Los chicos
jóvenes, vivían en un pueblo chico y aburrido. Ellos tenían el vicio de jugar a
situaciones peligrosas y provocar desenlaces confusos, que les llegaran a caer
lágrimas de tanta risa.
Formaron pareja,
sin casorio, para disgusto de las dos familias, acostumbradas a los disloques
de los chicos.
No les hablaron
por un año, ellos no se preocuparon, un año sin cumpleaños, fiestas y comer
asado los domingos, les parecieron buenas vacaciones.
La casa era
chica, pintada de blanco, malvones rojos, como las ciento y pico de casas del
pueblito, nada diferente. Vera y Agustín necesitaban pasar desapercibidos, Vera usaba ropa de señora joven, pollera gris, saco azul, zapatos de taco carretel.
Agustín chomba blanca, pantalones tostados, cinturón marrón. Ella rodete bajo,
él casi a la gomina. Verlos juntos daba sueño.
Iban a misa
todos los domingos para parecerse al resto. Eran ateos y hablaban poco y nada
con algún vecino. Sonreían complacientes a todo el que se le cruzara. No
existía otra gente de la edad de Vera y Agustín. El pueblo no superaba los
cincuenta años, largos. Vivían de una tía octogenaria, que les depositaba todos
los meses, cifras interesantes, nada que llamara la atención, ni del Banco.
Cuando llegaban
a la casa, quitaban sus ropas caretas y andaban desnudos, Agustín decía:
—Vestidos
con nuestra propia piel.
En invierno, con
mucha calefacción y en verano una pileta mediana y aire acondicionado full
time.

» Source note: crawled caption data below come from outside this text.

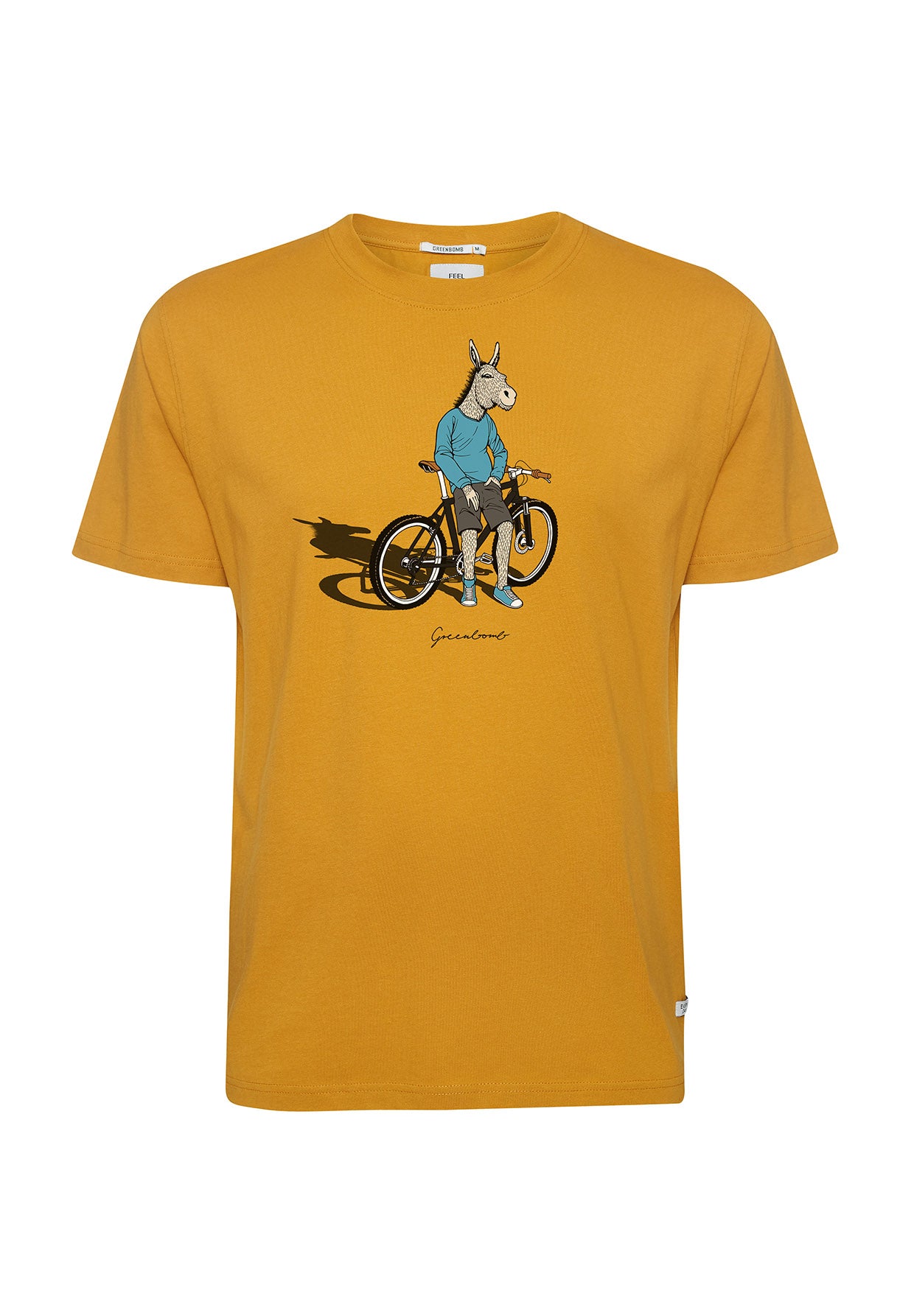 Ochre: Lässiges T-Shirt aus Bio-Baumwolle für Herren [8832]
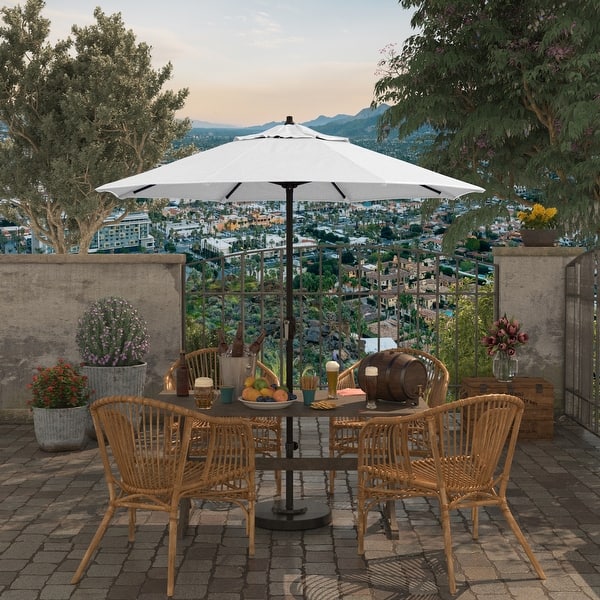 7.5 patio umbrella tilt Formosa Covers 7.5ft aluminum market crank & color Hunter Green If you want a patio umbrella that is fade Tan Crank & Tilt Round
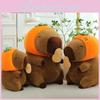 Peanut Capybara Persimmon Plush Toy Cartoon Stuffed Animal Doll Gift Decoration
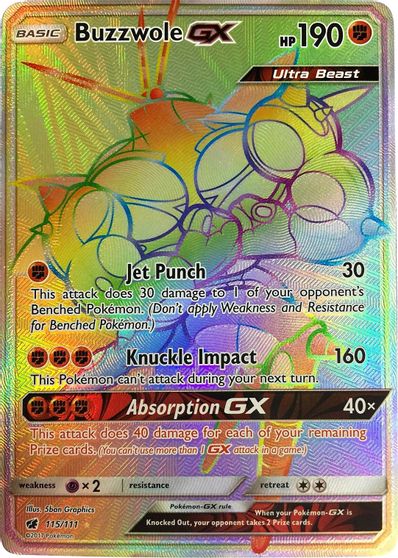 Buzzwole GX (Secret) card art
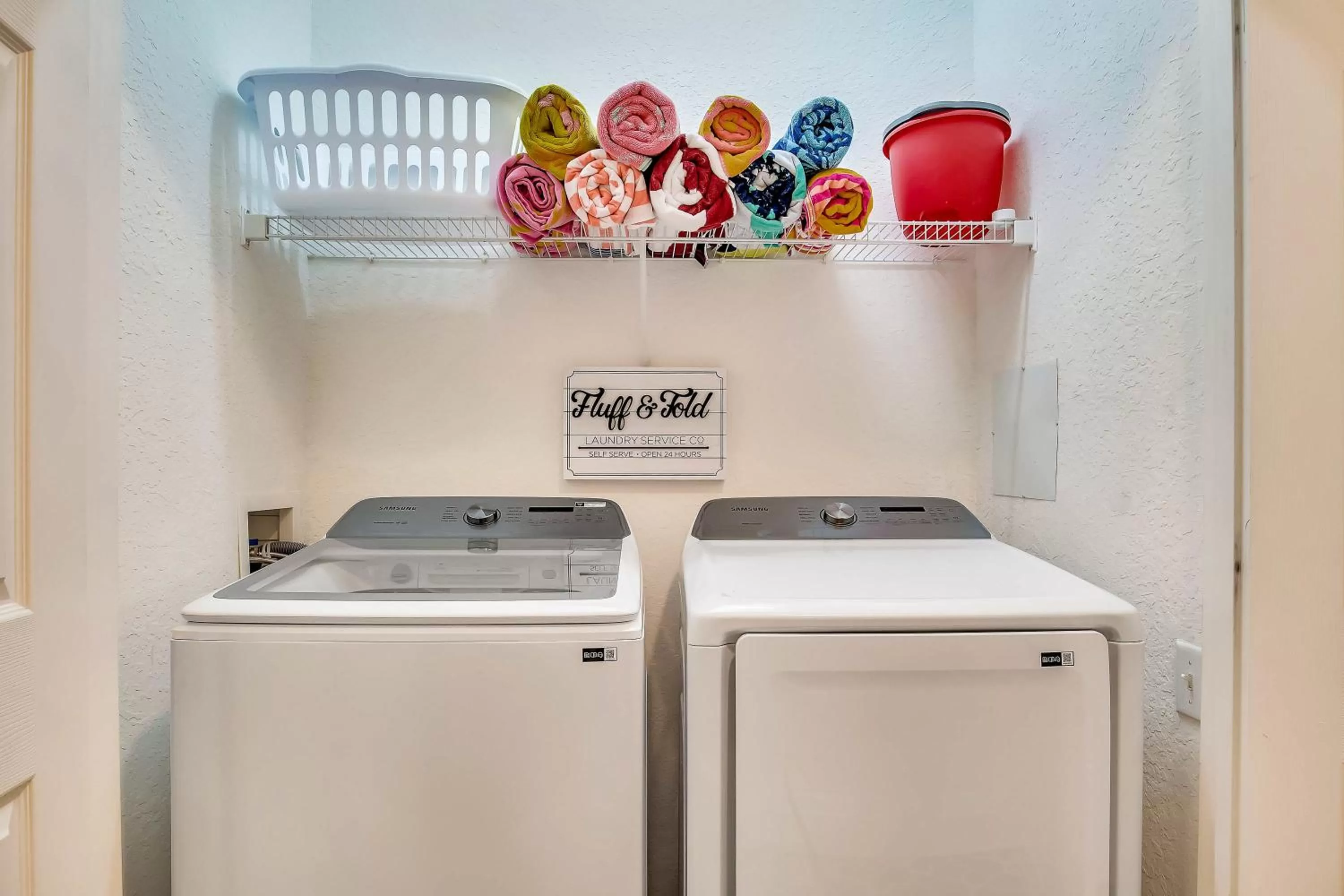 laundry in Magical Adventure Condo w Waterpark near Disney No Resort Fees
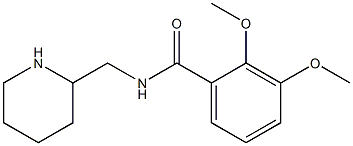 2,3-dimethoxy-N-(piperidin-2-ylmethyl)benzamide Struktur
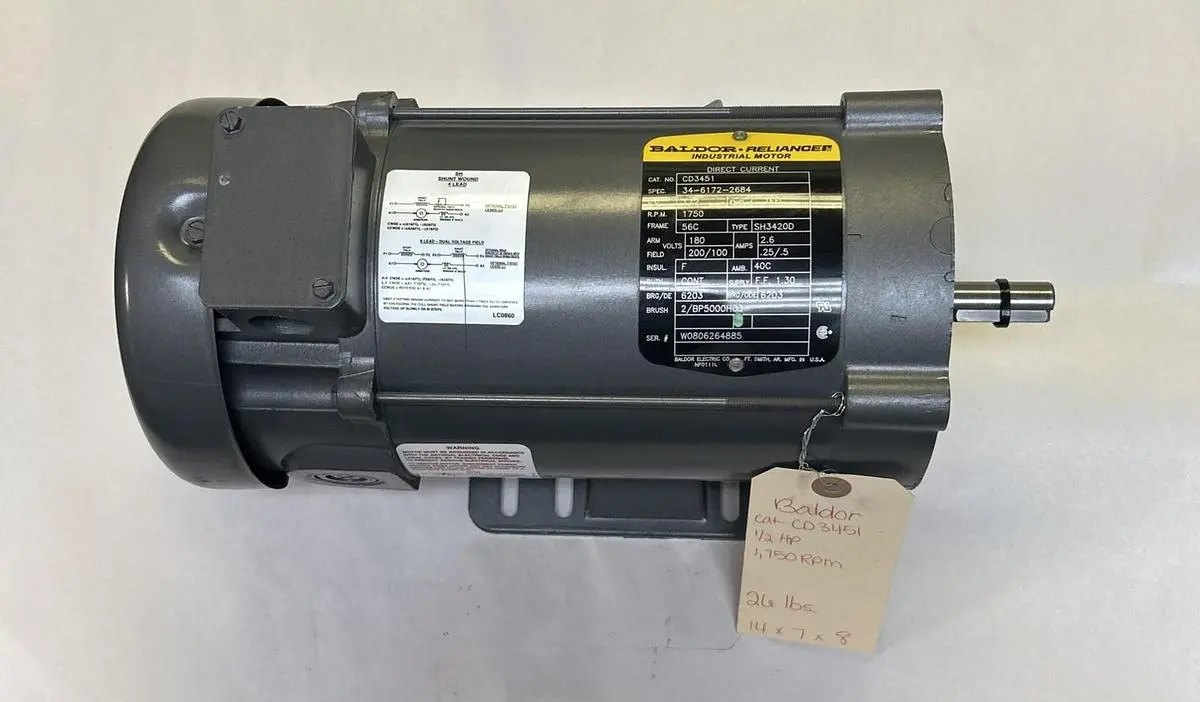 New | in-Stock BALDOR CD3451 D.C. Motors Ohio US | Surplus Asset Holdings #1184951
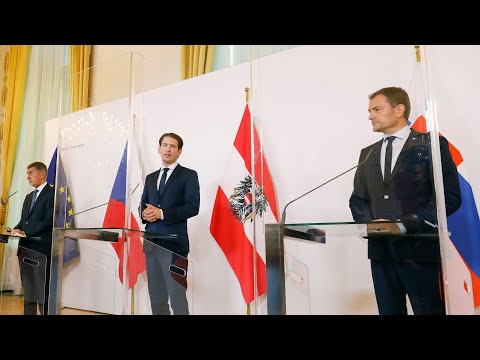 Pressekonferenz nach dem Slavkov-3 Treffen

Las medianeras altas, con cañas de puntas recortadas, para ocultar las
plantas de cannabis, fundamentales en sus vidas. —Total, en este pueblucho no
conocen ni el olor.
Una noche de
temperatura baja, propuso Agustín: —Che, Vera, te juego a que des una vuelta
manzana, así como estás.
Vera lo miró sin
entender: —¿Vos decís así, en pelotas?
Agustín le
contestó que la esperaba en la pileta climatizada.
Vera caminó,
mirando casas, todas con luces cenitales, una mesa al medio y el televisor
prendido. Dio otra vuelta y volvió corriendo, se metió en la pile.
—¿Y?-Preguntó
Agustín-.
—Y nada, loco.
No me vio nadie, me cagué de frío.
Hacia el verano
comenzaron los dos a salir desnudos a la calle, la gente los saludaba con
bonhomía: —Ay, chicos, qué envidia, todos deberíamos andar así.
Vera la
entusiasmó: —Haga lo mismo, Doña, piense dónde vivimos, un pueblo que ni nombre
tiene, no hay policía, no hay diarios…
La Doña imitó a
los chicos, se fueron pasando la voz y el pueblucho entero, andaba desnudo como
si tal. Haciendo algún mandadito, o yendo al Banco. Fue una costumbre, aceptada
hasta por el cura, que le sacó ese trapito que le ponen a INRI. No quería que a
los parroquianos les pareciera que andaban pecando y suspendieran su
concurrencia.
Parece que
alguien anduvo corriendo la voz y se enteró el Gobernador. Le mando un
comunicado al Banco, no había Municipio ni Correo. Rezaba así: “Se comunica al
pueblucho que no tiene nombre, que hemos resuelto que de ahora en más, se
llame: Pelotas”.
Agustín y Vera
se pusieron contentos. Fueron nombrados Agustín Intendente y Vera Secretaria
Privada.
Invitaron a sus
padres para la asunción mandataria, también asistió la tía octogenaria de su
rentas. Los padres vivían en Montevideo, cruzaron a Brasil, se adentraron en el
estado de Río Grande Do Sul. Estaban tan plenos de alegría, que se presentaron
a la asunción de sus hijos, en la Ciudad de Pelotas, en pelotas.